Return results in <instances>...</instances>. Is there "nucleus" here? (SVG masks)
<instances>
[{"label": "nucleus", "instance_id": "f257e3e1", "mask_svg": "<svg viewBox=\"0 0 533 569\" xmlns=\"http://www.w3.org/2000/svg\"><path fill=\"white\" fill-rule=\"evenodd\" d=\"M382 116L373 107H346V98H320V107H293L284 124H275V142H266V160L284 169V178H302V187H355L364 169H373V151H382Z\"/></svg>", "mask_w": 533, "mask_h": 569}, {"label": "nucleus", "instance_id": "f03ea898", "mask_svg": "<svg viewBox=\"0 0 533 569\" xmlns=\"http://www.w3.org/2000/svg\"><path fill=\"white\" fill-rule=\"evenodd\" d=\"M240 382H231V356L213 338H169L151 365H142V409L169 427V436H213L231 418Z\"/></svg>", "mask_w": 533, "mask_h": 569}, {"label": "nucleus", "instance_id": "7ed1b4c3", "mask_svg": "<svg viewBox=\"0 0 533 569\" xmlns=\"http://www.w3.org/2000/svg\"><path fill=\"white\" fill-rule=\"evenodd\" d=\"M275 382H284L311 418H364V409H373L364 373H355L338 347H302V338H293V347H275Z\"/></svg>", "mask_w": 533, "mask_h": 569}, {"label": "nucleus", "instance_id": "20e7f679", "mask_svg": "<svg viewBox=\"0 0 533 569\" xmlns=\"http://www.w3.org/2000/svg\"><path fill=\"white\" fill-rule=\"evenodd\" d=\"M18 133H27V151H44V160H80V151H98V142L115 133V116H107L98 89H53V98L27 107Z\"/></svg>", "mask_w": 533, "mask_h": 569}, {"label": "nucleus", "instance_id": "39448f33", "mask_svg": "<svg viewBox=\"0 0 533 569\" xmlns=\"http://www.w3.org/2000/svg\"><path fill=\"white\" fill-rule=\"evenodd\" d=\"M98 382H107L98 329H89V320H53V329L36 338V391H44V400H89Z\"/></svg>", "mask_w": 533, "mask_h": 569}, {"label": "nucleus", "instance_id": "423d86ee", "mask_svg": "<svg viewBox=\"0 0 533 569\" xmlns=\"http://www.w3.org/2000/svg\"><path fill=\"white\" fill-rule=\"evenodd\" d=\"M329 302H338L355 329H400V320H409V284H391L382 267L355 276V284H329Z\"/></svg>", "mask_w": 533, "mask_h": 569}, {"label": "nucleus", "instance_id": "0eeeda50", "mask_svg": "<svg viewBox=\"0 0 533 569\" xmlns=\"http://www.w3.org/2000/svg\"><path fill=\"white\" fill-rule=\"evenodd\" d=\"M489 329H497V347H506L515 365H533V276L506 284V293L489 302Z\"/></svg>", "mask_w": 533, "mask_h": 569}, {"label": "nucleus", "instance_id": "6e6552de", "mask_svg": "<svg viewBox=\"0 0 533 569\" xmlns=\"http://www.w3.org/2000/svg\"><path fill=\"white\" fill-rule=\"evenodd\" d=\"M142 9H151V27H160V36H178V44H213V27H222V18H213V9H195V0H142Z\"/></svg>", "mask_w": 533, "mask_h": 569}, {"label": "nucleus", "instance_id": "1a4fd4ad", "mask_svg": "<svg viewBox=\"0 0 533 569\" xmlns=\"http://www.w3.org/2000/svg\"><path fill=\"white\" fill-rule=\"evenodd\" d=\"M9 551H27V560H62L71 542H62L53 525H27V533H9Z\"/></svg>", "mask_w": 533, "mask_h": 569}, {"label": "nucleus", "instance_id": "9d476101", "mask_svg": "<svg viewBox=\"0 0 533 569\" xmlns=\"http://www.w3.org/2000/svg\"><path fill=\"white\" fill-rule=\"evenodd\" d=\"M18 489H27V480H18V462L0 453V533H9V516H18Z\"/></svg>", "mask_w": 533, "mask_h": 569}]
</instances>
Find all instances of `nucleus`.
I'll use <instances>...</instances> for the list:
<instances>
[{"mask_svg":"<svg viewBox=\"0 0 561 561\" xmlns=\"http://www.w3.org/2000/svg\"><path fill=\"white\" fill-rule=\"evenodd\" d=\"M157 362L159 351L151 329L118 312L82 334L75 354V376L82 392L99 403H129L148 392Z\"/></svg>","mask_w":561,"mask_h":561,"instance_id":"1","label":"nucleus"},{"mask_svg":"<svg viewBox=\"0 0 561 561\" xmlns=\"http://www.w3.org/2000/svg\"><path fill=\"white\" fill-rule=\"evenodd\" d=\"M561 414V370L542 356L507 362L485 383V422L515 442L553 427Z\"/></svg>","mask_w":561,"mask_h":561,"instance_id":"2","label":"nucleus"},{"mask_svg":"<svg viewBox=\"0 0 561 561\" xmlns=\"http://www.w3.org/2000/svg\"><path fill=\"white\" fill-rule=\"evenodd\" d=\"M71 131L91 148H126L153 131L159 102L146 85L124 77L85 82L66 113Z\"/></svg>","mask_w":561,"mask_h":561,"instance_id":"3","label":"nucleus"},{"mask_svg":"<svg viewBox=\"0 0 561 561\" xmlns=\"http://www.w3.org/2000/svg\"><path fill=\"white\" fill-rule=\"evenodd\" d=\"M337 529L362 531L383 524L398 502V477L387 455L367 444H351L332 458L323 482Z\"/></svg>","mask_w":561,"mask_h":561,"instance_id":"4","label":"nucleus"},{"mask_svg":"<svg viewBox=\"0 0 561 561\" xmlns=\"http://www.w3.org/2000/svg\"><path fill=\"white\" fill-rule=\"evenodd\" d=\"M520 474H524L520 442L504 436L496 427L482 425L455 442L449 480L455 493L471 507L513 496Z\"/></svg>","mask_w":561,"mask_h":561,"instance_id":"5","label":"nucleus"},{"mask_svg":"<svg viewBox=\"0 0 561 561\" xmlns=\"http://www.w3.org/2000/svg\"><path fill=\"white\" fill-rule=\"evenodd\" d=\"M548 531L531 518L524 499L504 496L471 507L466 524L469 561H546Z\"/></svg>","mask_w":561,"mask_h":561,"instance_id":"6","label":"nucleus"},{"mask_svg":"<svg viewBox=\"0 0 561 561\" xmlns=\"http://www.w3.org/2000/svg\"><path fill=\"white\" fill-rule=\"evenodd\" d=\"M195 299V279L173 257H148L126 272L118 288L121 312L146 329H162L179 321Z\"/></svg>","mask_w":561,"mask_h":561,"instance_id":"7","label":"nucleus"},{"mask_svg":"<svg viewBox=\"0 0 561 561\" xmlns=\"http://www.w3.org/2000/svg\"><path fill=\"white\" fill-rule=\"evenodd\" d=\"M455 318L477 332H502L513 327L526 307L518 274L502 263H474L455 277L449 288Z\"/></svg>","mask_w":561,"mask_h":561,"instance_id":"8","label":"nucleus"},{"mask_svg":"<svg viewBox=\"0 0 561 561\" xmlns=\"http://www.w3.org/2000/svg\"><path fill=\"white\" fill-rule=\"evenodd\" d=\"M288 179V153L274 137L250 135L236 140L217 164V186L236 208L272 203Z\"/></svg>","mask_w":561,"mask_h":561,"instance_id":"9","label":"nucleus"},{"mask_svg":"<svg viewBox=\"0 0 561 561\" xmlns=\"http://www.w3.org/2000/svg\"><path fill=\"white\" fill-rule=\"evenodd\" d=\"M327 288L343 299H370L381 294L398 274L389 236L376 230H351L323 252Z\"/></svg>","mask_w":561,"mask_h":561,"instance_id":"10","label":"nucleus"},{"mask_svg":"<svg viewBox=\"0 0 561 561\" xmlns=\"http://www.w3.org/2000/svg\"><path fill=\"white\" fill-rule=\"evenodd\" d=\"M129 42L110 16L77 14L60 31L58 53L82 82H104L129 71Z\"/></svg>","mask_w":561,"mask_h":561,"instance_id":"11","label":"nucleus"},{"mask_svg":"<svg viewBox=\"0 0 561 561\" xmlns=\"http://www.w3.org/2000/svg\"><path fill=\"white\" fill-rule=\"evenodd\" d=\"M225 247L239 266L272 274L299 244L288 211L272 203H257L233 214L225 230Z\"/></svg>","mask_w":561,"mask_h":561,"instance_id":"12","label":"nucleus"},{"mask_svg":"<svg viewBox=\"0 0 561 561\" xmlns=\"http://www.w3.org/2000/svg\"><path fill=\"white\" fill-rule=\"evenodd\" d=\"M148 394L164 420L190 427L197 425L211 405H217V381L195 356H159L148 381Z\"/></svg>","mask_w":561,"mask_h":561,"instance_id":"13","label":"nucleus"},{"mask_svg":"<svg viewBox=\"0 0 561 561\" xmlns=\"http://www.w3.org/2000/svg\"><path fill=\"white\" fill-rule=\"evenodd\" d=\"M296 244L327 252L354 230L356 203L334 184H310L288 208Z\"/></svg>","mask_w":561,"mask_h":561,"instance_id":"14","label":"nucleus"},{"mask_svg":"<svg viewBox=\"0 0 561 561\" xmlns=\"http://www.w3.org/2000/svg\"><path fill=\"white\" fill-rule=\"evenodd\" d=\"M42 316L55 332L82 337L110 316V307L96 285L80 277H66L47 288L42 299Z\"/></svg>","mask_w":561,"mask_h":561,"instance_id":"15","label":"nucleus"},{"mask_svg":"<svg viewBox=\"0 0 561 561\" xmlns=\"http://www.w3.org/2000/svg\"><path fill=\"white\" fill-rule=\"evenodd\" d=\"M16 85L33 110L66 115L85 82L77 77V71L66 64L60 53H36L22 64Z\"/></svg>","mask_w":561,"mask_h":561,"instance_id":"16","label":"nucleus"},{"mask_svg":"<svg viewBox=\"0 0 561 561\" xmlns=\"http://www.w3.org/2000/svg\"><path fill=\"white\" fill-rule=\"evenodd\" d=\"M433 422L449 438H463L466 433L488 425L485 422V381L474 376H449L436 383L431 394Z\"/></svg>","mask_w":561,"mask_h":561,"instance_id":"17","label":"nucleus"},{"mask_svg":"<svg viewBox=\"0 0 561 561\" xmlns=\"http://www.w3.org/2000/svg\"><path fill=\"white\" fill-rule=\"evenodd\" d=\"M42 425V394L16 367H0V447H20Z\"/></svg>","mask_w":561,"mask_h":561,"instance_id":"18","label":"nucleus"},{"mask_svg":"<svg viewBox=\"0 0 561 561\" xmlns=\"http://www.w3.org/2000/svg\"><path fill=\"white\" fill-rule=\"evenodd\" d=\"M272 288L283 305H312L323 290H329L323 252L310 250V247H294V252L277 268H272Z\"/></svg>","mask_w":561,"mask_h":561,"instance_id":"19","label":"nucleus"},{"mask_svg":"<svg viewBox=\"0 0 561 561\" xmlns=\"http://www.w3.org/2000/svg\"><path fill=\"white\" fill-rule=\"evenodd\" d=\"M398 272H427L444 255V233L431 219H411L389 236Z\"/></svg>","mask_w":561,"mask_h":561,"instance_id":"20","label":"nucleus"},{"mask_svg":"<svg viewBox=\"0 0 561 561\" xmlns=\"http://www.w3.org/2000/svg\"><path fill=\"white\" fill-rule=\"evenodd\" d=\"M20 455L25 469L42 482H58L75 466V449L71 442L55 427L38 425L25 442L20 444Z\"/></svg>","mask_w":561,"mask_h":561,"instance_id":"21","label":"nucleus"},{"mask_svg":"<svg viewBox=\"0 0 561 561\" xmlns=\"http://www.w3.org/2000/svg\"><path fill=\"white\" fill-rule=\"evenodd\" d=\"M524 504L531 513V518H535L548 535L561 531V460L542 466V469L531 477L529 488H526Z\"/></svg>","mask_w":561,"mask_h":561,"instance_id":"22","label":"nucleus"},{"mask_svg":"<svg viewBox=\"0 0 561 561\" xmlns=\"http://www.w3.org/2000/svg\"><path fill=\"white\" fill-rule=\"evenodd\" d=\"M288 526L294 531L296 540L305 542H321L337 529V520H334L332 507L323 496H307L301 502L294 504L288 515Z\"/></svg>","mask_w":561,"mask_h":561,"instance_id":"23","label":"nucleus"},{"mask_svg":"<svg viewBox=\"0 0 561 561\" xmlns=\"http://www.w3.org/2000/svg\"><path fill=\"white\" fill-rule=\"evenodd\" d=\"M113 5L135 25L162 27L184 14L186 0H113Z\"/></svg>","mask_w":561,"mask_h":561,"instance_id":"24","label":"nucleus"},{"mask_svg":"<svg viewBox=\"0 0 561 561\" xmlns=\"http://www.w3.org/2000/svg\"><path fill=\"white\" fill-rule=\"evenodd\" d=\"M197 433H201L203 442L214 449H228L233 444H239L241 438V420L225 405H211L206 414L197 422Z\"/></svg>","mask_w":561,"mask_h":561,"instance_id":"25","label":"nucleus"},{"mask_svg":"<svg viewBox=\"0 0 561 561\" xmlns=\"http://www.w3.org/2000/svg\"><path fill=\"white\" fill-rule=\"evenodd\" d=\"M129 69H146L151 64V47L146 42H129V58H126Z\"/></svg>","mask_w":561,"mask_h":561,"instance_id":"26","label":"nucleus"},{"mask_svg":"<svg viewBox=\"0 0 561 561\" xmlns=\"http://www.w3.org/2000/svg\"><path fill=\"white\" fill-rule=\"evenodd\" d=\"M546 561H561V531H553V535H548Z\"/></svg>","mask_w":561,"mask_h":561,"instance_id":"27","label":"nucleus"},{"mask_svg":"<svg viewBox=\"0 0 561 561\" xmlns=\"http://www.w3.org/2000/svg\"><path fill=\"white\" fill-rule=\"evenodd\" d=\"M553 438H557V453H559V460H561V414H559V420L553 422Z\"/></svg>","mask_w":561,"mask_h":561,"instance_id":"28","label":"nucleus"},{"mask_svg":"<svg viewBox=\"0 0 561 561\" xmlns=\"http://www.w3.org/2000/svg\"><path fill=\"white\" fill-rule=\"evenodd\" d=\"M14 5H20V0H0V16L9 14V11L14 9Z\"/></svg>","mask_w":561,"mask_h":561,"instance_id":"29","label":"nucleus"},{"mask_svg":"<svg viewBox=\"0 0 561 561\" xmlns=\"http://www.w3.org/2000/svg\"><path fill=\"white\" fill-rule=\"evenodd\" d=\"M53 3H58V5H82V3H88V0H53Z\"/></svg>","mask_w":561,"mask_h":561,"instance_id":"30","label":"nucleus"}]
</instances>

Exercise objective: State how many lines of the items contain the string "instances", counting case as significant. Give only the number.

Answer to this task: 7